On page 17 of the December issue of RT Book reviews, Fan Forum, a few paragraphs posed the question of what 2010 might bring to the e-book market. Like many of you, I'm delighted when I see Sony advertising their readers on TV. A few weeks ago, my local Borders had a display only steps inside the door featuring the Sony reader. Apparently Best Buy will have e-readers in stock for the holiday rush. Hopefully many desperate or impulse buyers will have lots of bucks in their pockets.
Even with the increased advertising, availability and variety of readers out there, the same problem exists for all of them. The price. In today's economic climate, how many consumers will justify spending a couple of hundred dollars on a device to read books? Though I and many of my friends believe books to be a necessity, they really don't rank up there with food and shelter. And like computers, digital cameras, cell phones and all those other clever gadgets of advanced technology, you're likely to find a new, improved, super-duper, faster model of your chosen reader on the market before you even figure out how all the capabilities of the one you purchased for the price of a car payment.

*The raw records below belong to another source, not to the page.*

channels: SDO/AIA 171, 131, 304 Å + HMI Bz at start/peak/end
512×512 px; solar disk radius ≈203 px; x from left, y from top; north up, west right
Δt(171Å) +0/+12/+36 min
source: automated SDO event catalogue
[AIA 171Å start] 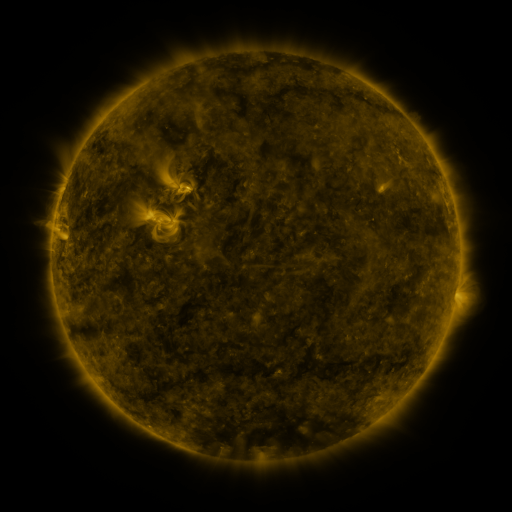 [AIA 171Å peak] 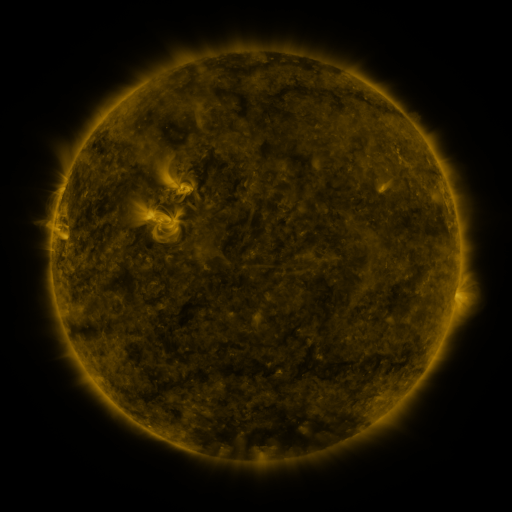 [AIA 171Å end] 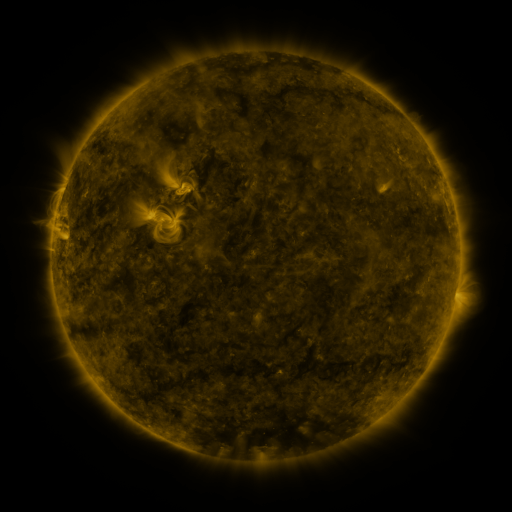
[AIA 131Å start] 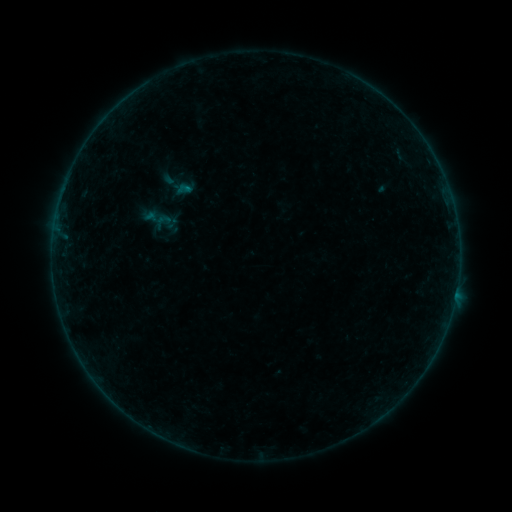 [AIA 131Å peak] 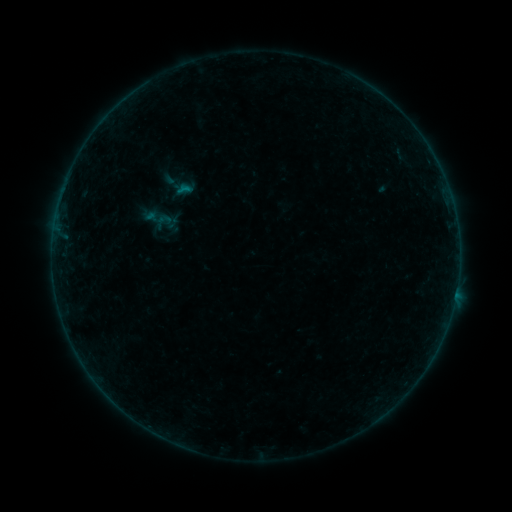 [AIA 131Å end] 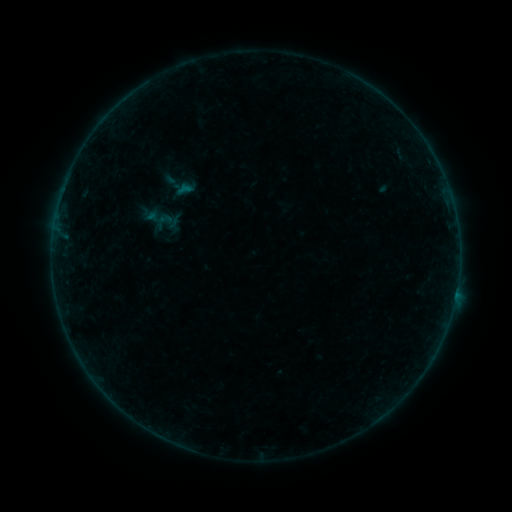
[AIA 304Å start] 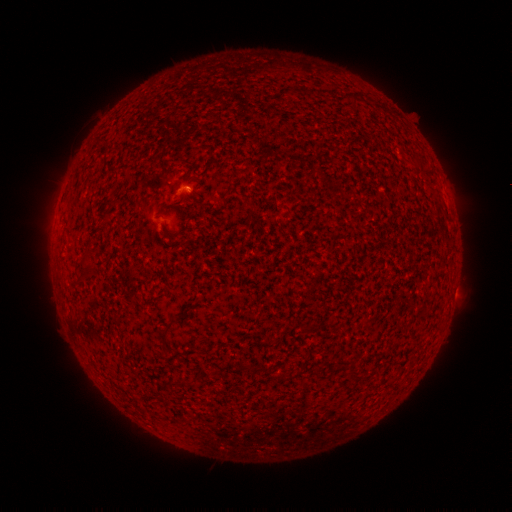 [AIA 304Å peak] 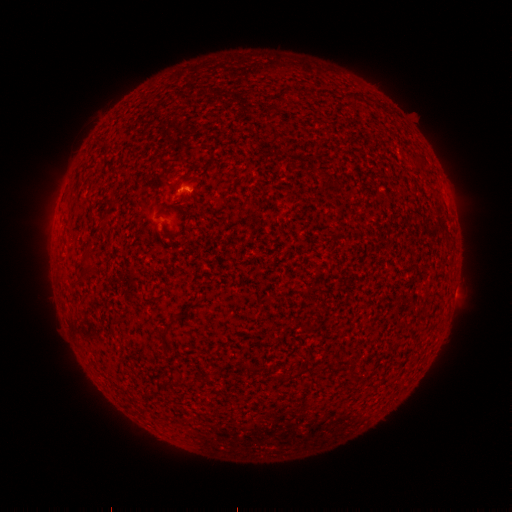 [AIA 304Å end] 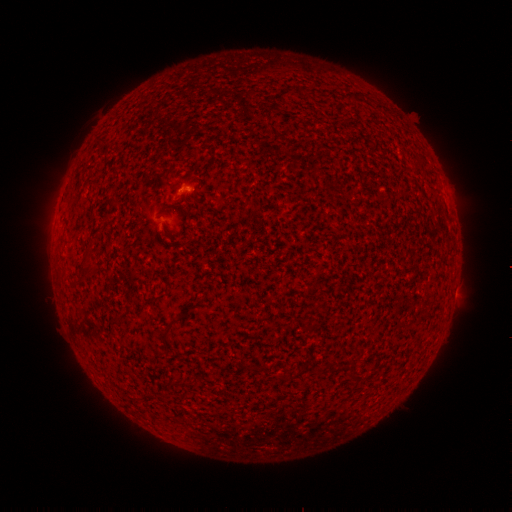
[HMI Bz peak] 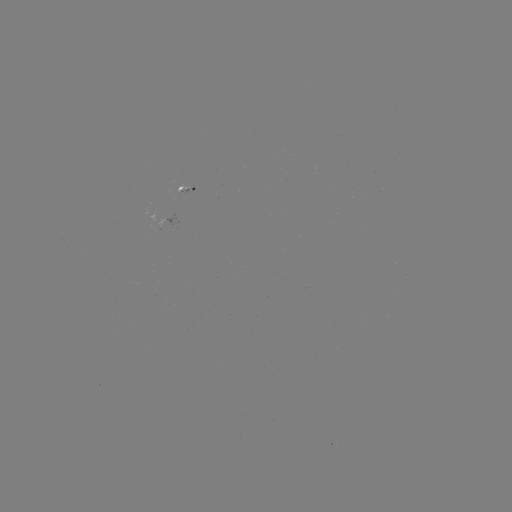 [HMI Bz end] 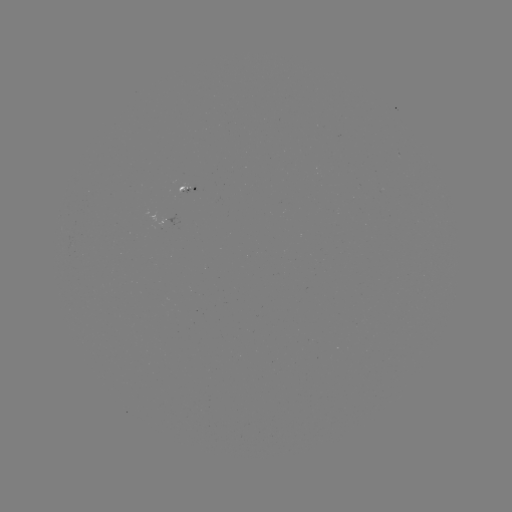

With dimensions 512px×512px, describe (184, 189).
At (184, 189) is B1.7 flare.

Why aren't e-readers getting cheaper? The competition expands each day. Shouldn't the price come down as the manufacturers compete for the consumers dollars?
I suspect part of the problem is the lack of great sales. They haven't sold enough to saturate the market so they keep the price high to pay for R&D costs. But by keeping the price high, they may never sell enough. It's a circle puzzle.
I still don't have an e-reader, and I really want one. With two children in college, I'm one of those poor consumers waiting for the prices to come down.
What is your theory on the enduring high price of e-readers?